Thankfully those action scenes aren't computer enhanced ala Matrix Reloaded which was basically a video game. Computers were definitely used but it wasn't as obvious, the director used fast camera motion and cuts to hype things up. One of the best uses of the camera was the shootout at the blond dreds house where the camera swiveled back and forth between rooms. Then there's the car chase on the freeway where the cars are being "thrown" at them. Unrealistic? Yes, but it was fun to watch, especially the second time.

All those crashes, gun bucking and explosions honestly wore me out.
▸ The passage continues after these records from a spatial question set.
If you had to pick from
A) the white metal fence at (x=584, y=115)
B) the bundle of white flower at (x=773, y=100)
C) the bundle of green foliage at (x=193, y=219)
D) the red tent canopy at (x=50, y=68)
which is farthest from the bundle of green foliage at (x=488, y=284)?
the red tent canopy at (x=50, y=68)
After awhile it'll have you saying.. "whosawww." So when the movie slows down to actually having dialogue and dumb jokes that it becomes what you expect in the way of fun. If we're talking real life, I think Martin would be considered the "bad guy" and Will would be the nicey nice one. Put them on screen taking on the opposite of their perceived personalities and you have a perfect combination, peanut butter and syrup baby. That's good, trust me.

The funniest scenes: The electronics store, the chief of police, "Ludacris" at the door, and best of all.. Martin on Ecstasy. That was absolutely classic.

And I can't forget Gabrielle Union. Not only is she one sexy ass saucydame *wink* She was repping the Tupac "Me and My Girlfriend" thing to the fullest when she's driving the black jeep with one door knocked off, and busting guns in a white pant suit and rocking a ponytail. How's that for contrast?

I'lljust about empty the pump on this one.. four squirts on the butter meter.